= Bereitgestellter Text =
┌──
Ganz offensichtlich belegt die junge Generation Albaniens angesichts des durchlässigen und zugleich ziemlich kontroversen gesellschaftlichen Umfelds Religion und Religiosität mit ganz unterschiedlichen Deutungen. Daher soll es im Folgenden nicht darum gehen, den religiösen „Kommunitarismus“ der Albaner, also die nach traditionellen Denkmustern besonders stark verwurzelte Religiosität innerhalb von Familie und Sippe zu untersuchen, sondern den Weg des einzelnen jungen Albaners hin zu einer religiösen Identität zu beschreiben. Als Quellen dazu dienen Interviews und Angaben in den sozialen Netzwerken.

III.
└──
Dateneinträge
┌──
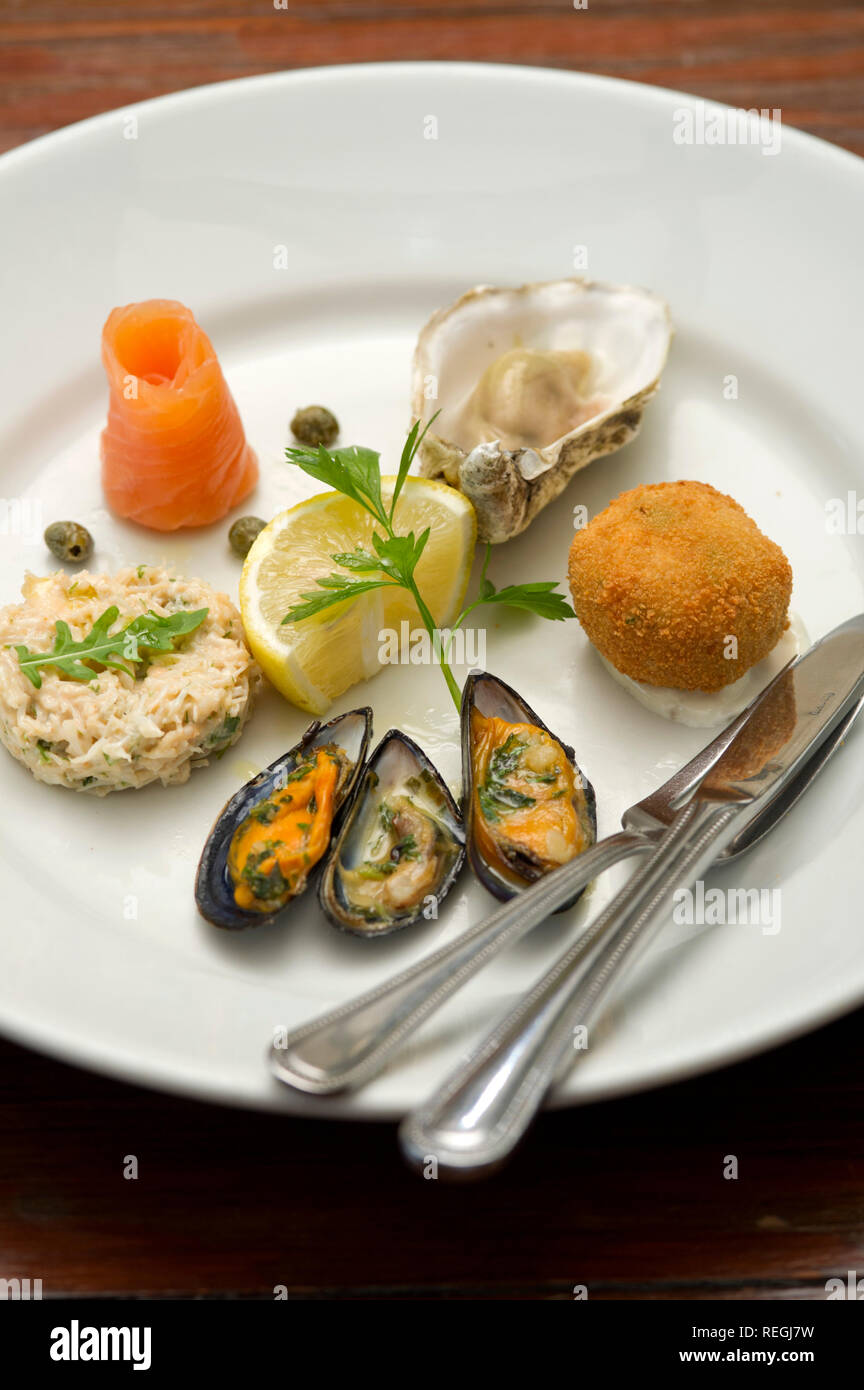 Un motorino di avviamento di salmone affumicato, ostrica, granchio crocchetta, cozze e sgombro patè. Foto Stock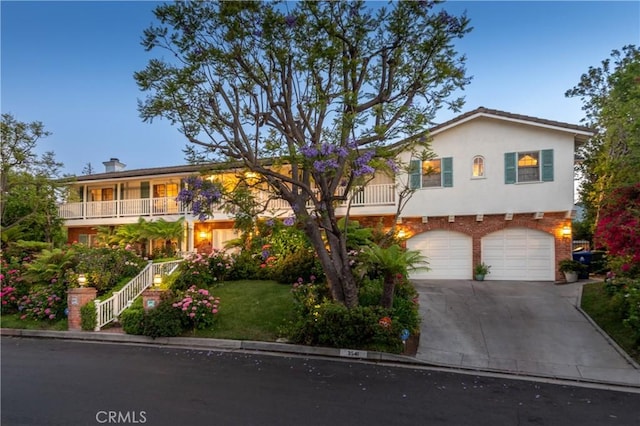3541 Westfall Dr, Encino, CA 91436 - front of property with concrete driveway, a garage, stairs, stucco siding, and a front lawn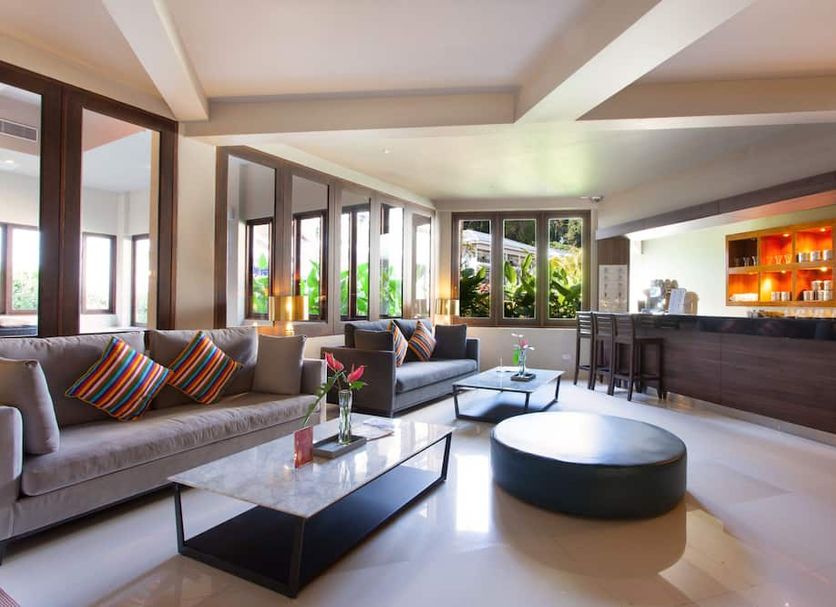 Sentido Khaolak in Khao Lak lobby lounge with sofas, coffee table and bar area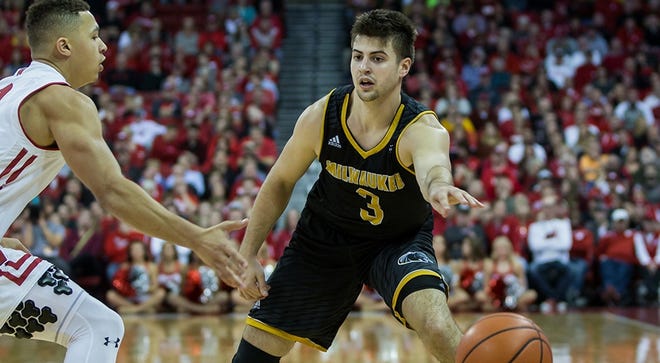 Former Boylan star Brock Stull passes the ball during a recent University of Wisconsin-Milwaukee game. Stull leads the team in scoring, but he and the Panthers are slumping in 2018. [PHOTO PROVIDED]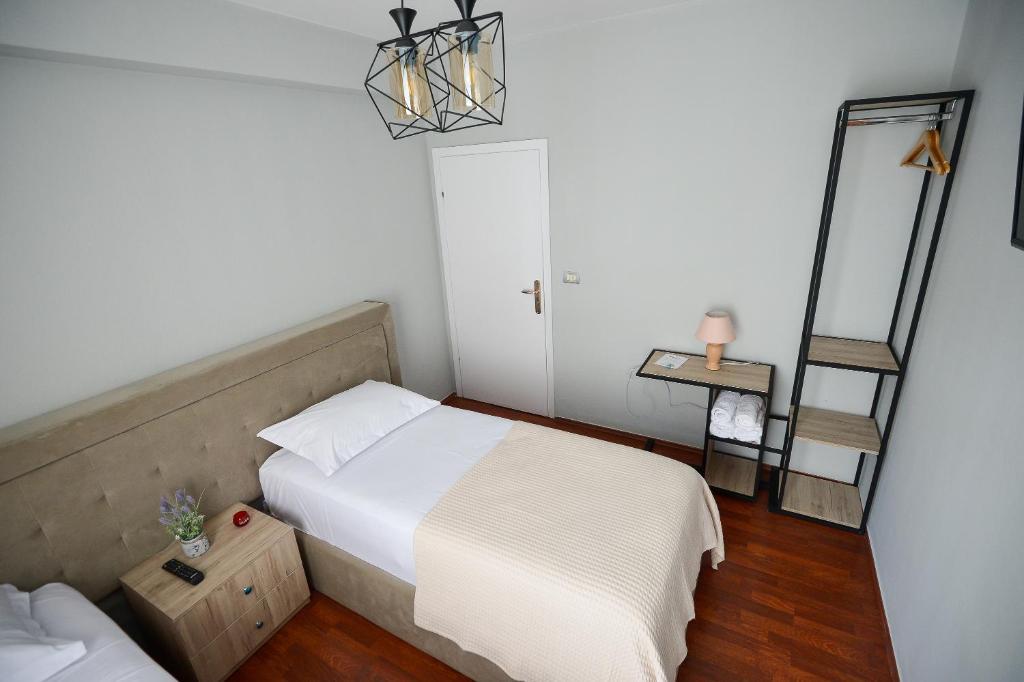 Postel nebo postele na pokoji v ubytování Hotel Niku
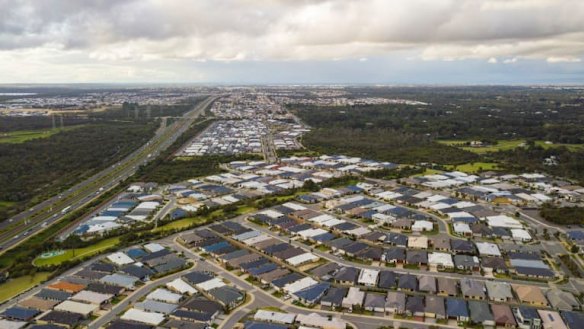 A sea of black roofs can be seen from the sky extending along the freeway.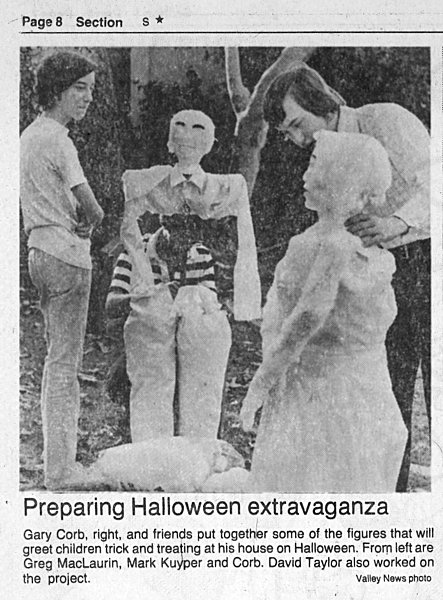 Valley News photo of Greg MacLaurin, Mark Kuyper and Gary Corb putting together figures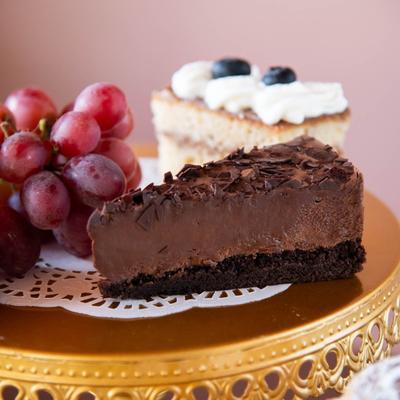 Chocolate Mousse Cake and sponge cake displayed on a golden stand with fresh red grapes.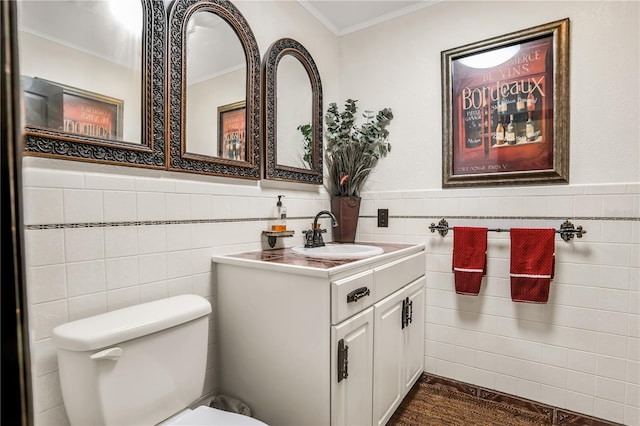 bathroom featuring vanity, crown molding, and tile walls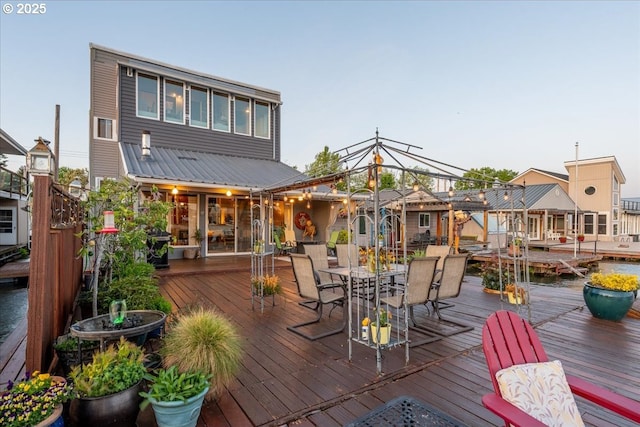 deck with outdoor dining area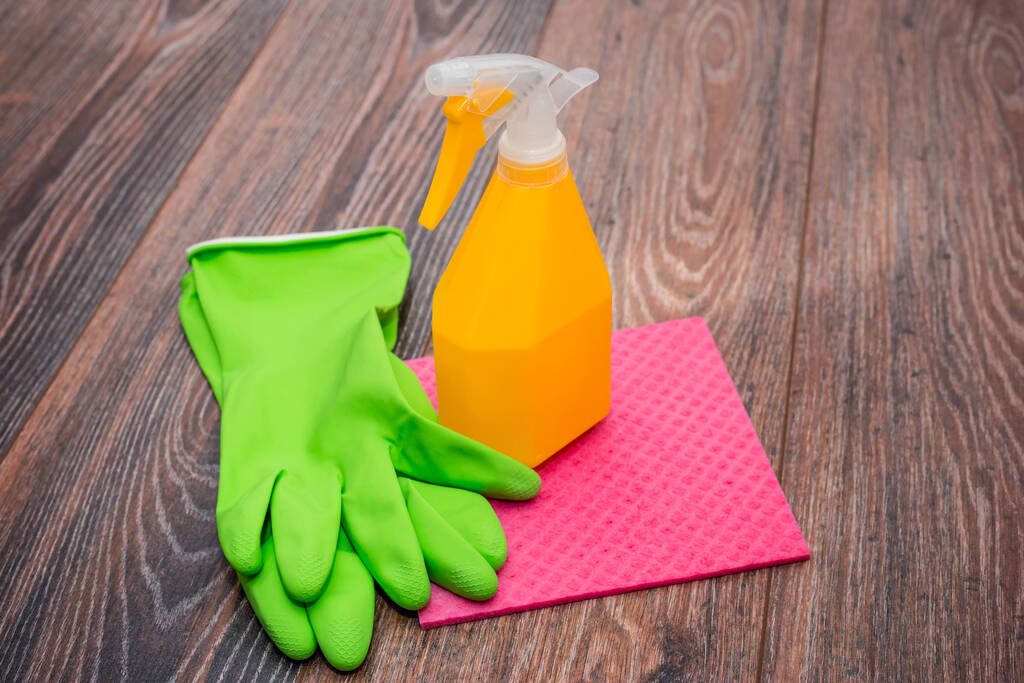 Közelkép egy spray palackról, gumikesztyűről és egy nedves rongyról a padlón. A helyiségek fertőtlenítésének koncepciója, a vírusos és bakteriális betegségek megelőzése. Fa felületek tisztítása. - Fotó, kép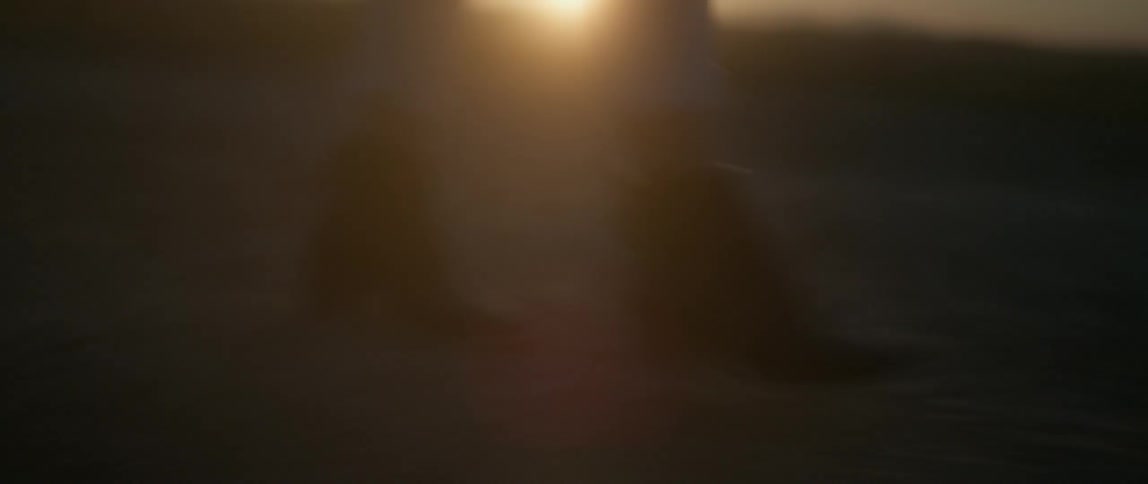 A person is walking in the desert at dawn slowly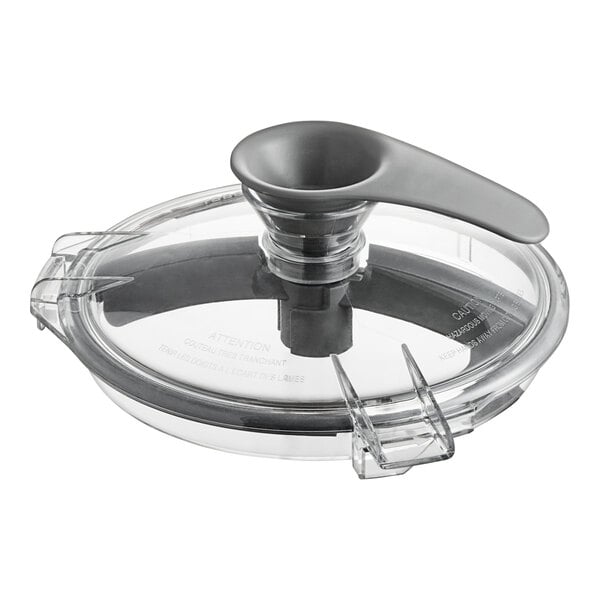 A clear plastic Robot Coupe lid with a grey handle.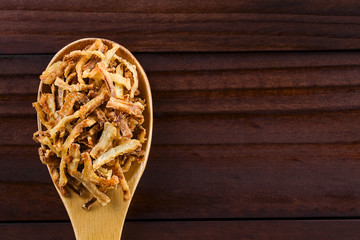 Fresh homemade crispy fried onion strings on wooden spoon, photographed overhead with copy space on...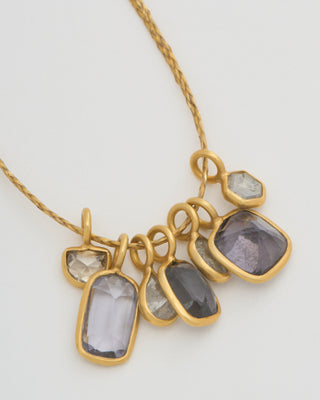 the middle path 7 stone pendant necklace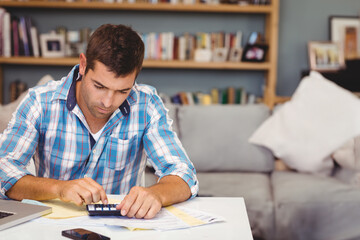 Man sitting at table in living room using calculator with laptop phone and documents, copy space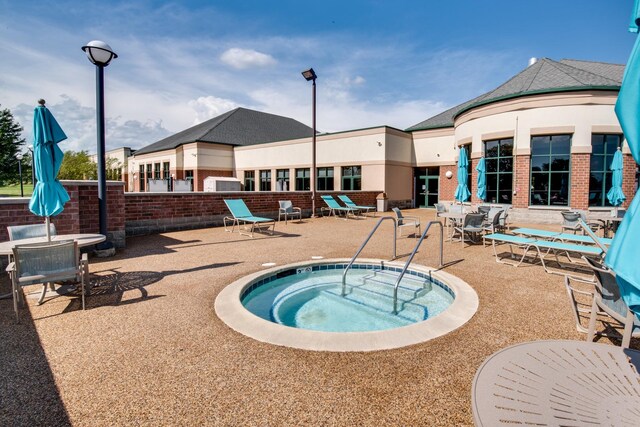 13804 Ironwood Dr, Plainfield, IL 60544 - view of swimming pool with a hot tub and a patio area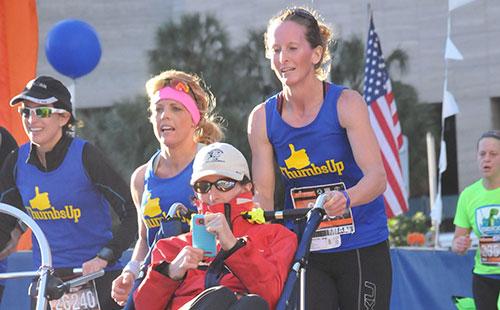 runnersworld's tweet photo. Twin pushes her disabled sister at the Miami Half Marathon: http://t.co/LnyjWV6kQq http://t.co/wydT7FZ2El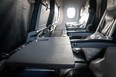 Airplane Seat Tray Open Empty Food Waiting. Inside the cabin of a Boeing. Seats in economy class.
└──
= Arbeitsauftrag A =
Beantworten Sie zum Textauszug über junge Albaner und Religion folgende Fragen:
(i) Wie wird der religiöse „Kommunitarismus“ der Albaner erläutert?
(ii) Was soll stattdessen beschrieben werden?
(iii) Welche Quellen dienen dazu?
= Arbeitsauftrag B =
Extrahieren Sie aus dem Textauszug über junge Albaner und Religion wortgetreu den Abschnitt, der mit „Ganz offensichtlich belegt“ beginnt und bis einschließlich „den sozialen Netzwerken.“ reicht.
= Arbeitsauftrag C =
Welche Substantive enthält der erste Satz des Textauszugs über junge Albaner und Religion?

= Antwort A =
(i) Als die nach traditionellen Denkmustern besonders stark verwurzelte Religiosität innerhalb von Familie und Sippe.
(ii) Der Weg des einzelnen jungen Albaners hin zu einer religiösen Identität.
(iii) Interviews und Angaben in den sozialen Netzwerken.

= Antwort B =
Ganz offensichtlich belegt die junge Generation Albaniens angesichts des durchlässigen und zugleich ziemlich kontroversen gesellschaftlichen Umfelds Religion und Religiosität mit ganz unterschiedlichen Deutungen. Daher soll es im Folgenden nicht darum gehen, den religiösen „Kommunitarismus“ der Albaner, also die nach traditionellen Denkmustern besonders stark verwurzelte Religiosität innerhalb von Familie und Sippe zu untersuchen, sondern den Weg des einzelnen jungen Albaners hin zu einer religiösen Identität zu beschreiben. Als Quellen dazu dienen Interviews und Angaben in den sozialen Netzwerken.

= Antwort C =
Generation, Albaniens, Umfelds, Religion, Religiosität, Deutungen